The biggest obstacle to this though is her family, for her mother and father were also married at 16 and 21, but they never grew up after that. This and their attitude towards us in general have put is into a very painful position. I absolutely must move to my university's city so that I can get my eduction if I want to be able to support my girlfriend, and she absolutely must stick through high school no matter what happens either (our rules we decided on at the beginning, not her parent's) which means we'd be stuck without seeing eachother more than a few times a year for the next three years.
Oh, and did I mention that in all my time spent here, including dates and moving in between rooms in the house, we are constantly supervised by either her grandmother, her parents, or her much younger brothers who are rewarded for trying to get her in trouble, whether they are making it up or not. Not a moment goes by that our throats aren't jumped down for being to close or hugging to tightly or kissing in the wrong way. (This gets old fast, but we make sure to remain civil and optimistic as we can).
Hence any time I would have with her those sparse few days each year would be continuosly invaded upon by unwanted disaprovers, while the rest of the time we would be unable to contact through anything other than facebook (which is also heavily monitored).
We love each other to pieces, and obviously while our relationship would survive that for 3 years, it would be excruciating. Our other option is to basically fight back. In florida here, a minor is emancipated through marriage for which a license may be obtained without parental consent only in the case that the minor is pregnant.
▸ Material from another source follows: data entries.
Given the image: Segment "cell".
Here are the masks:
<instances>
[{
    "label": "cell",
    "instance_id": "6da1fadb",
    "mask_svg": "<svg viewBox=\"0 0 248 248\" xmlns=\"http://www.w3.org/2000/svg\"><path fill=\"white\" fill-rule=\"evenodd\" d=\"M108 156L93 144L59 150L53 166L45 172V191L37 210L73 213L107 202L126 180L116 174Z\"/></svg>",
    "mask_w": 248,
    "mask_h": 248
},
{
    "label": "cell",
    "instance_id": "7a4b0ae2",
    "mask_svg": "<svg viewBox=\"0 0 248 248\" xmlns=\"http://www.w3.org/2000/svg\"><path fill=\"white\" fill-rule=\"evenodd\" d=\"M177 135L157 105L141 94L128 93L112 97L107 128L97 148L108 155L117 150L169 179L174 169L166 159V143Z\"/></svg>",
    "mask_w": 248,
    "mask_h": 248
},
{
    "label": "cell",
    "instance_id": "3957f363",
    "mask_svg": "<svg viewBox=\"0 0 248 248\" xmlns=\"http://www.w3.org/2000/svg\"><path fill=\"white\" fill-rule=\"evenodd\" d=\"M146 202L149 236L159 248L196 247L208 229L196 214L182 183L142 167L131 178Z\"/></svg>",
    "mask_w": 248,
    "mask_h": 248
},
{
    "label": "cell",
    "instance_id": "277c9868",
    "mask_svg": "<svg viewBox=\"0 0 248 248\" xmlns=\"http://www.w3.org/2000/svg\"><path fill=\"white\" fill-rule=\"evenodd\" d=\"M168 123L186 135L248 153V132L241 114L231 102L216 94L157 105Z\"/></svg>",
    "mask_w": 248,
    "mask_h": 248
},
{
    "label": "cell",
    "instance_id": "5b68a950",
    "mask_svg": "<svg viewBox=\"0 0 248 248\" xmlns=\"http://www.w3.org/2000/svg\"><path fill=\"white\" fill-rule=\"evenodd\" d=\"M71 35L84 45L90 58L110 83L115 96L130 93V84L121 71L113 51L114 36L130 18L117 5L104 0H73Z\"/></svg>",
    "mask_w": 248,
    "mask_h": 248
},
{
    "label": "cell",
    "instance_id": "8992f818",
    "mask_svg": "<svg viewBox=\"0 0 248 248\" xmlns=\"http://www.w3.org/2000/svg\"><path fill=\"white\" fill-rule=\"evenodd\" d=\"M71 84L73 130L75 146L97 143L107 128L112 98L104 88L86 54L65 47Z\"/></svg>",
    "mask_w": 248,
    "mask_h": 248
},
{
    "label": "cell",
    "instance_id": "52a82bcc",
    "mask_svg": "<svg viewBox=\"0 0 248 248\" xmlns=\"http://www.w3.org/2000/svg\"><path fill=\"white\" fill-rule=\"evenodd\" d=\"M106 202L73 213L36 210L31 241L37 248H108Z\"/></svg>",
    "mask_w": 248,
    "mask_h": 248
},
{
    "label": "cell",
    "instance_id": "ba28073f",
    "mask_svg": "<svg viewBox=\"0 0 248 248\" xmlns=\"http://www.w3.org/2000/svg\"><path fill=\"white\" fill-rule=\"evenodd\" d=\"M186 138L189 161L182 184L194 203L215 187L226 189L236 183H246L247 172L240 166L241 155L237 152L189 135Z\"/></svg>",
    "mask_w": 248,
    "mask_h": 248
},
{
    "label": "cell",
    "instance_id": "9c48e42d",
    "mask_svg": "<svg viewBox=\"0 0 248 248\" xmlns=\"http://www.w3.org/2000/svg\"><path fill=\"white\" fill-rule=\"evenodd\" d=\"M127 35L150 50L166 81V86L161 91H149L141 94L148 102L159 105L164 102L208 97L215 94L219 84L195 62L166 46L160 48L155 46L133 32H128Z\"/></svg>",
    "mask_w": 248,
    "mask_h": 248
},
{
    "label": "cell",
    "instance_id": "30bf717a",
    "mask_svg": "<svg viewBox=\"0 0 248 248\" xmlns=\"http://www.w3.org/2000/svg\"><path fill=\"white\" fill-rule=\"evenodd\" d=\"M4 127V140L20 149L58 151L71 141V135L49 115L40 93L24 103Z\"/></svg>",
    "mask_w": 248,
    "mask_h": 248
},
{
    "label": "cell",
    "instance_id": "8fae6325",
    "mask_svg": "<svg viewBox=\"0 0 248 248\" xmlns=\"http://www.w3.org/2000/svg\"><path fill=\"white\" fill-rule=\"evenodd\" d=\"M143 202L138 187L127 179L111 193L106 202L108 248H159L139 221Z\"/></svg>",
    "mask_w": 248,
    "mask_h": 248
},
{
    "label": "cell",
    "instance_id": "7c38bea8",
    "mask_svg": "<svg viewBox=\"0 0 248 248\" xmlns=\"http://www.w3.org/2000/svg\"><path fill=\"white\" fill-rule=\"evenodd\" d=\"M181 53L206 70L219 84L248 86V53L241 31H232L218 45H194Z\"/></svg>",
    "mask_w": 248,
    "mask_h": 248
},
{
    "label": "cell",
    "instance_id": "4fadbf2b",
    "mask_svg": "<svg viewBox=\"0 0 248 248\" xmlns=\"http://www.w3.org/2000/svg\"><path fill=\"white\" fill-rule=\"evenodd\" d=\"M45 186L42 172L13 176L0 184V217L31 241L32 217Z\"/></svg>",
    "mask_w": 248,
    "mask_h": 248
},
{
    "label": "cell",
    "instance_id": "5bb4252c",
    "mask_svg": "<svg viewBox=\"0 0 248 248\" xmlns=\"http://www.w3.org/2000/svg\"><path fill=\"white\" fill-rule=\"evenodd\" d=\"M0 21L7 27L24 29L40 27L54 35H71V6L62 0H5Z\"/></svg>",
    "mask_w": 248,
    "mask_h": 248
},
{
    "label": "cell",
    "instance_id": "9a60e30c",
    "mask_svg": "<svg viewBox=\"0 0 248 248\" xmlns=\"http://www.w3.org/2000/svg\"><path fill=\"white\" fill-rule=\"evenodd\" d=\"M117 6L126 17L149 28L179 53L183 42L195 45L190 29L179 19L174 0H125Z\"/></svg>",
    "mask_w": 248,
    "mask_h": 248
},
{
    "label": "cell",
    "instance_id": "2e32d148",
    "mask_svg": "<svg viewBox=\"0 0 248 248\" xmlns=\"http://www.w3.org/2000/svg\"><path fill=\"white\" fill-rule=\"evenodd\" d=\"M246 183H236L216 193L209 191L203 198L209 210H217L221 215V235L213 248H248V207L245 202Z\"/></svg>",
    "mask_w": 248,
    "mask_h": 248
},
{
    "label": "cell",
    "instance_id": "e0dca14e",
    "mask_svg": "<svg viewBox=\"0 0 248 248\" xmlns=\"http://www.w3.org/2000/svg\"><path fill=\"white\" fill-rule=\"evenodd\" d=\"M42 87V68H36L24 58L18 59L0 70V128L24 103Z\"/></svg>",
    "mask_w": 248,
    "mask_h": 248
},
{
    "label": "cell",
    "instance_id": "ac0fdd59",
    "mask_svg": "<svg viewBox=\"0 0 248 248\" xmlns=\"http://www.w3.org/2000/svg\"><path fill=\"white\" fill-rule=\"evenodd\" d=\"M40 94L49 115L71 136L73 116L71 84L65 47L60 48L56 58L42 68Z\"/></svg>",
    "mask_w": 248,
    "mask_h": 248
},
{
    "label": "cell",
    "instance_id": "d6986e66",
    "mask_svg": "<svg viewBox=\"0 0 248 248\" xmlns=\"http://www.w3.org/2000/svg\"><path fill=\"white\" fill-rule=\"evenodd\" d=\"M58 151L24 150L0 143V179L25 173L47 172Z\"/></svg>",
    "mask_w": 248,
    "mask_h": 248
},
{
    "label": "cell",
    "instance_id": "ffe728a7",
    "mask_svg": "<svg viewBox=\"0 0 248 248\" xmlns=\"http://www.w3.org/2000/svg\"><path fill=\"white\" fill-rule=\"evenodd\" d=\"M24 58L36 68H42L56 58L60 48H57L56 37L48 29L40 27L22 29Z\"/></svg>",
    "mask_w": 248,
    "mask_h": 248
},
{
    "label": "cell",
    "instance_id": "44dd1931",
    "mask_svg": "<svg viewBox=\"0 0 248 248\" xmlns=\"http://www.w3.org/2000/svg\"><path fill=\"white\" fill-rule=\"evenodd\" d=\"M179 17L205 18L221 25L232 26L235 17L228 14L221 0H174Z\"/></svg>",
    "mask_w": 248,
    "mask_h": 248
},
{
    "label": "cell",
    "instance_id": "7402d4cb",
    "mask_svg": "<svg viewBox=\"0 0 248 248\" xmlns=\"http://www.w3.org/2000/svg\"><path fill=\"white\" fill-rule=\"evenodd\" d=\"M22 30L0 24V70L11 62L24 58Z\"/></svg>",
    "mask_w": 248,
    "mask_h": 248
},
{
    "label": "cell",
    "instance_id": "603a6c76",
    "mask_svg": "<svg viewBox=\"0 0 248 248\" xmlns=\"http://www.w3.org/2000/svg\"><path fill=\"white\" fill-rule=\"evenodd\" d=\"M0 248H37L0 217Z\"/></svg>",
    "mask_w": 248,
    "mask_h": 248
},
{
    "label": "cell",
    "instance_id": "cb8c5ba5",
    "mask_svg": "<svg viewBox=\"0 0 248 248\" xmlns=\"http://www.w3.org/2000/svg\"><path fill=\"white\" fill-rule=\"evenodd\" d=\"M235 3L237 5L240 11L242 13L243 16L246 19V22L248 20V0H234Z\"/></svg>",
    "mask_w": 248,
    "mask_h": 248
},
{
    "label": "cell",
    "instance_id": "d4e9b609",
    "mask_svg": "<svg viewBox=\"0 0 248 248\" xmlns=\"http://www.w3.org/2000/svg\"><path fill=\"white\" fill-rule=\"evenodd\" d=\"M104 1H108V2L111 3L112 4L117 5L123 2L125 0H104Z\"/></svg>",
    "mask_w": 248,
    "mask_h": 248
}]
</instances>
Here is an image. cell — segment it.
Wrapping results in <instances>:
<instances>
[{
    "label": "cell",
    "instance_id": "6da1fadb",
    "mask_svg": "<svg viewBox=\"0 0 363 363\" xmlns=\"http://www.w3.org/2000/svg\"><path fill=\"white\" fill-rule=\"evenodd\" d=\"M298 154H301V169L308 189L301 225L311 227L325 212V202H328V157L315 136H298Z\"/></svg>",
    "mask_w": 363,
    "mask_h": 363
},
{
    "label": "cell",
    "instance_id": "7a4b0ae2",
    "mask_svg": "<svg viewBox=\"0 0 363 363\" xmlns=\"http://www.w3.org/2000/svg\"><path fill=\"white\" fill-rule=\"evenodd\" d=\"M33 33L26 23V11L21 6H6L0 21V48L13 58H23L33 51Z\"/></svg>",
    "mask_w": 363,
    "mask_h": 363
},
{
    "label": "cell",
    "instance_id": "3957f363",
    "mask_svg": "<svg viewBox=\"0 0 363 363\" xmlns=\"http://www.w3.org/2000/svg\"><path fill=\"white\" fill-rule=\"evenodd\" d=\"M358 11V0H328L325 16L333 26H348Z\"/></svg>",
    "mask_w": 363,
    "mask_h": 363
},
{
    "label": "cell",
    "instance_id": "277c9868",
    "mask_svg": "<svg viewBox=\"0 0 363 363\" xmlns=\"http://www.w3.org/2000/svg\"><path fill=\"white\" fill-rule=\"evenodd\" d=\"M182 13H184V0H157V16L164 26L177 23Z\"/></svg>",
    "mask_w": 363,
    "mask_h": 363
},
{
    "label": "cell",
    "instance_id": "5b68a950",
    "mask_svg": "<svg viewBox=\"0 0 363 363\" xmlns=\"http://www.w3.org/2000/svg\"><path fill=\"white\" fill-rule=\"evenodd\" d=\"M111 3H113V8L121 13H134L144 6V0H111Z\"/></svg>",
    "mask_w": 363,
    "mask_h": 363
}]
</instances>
We've spent a lot of time talking about how this would affect her relationships and her support system, and we've decided on this being the best course of action. Because of work study and the multitude of grant I'm recieving for my education, obtaining rent and vehicular transport is not an issue. Due to food stamps and the rest of the government help for low income families, food will be provided (and help me break her picky eating habits
). Whether she will want to enroll in a local high school or opt for a special program to avoid the discrimnation she'll recieve for being pregnant is still yet to be seen.
The reason I am posting my story here is because I honestly just need some people to talk about it with. The love of my life is doing for me what I did for her 9 months ago and literally giving up everything in her life, her comforts, her friends, everything, so that we can be together and so I cannot by any means show any kind of doubt or worry that things might not work out as well. We'll survive, and get through school, but the weight of being responsible for the life of my dearly beloved and our soon to be child in such a difficult situation makes sleep hard some nights. And this is why I must not mention my worry to her, because she has more than enough to worry about right now, and she needs me to be the person she looks to that reaffirms her confidence, that crutch that will keep her walking through the times ahead.
Thanks to all of you who actually took the time to read this. I look forward to our conversations. I will gladly provide more details if asked, and appreciate whatever helpful advice you may have.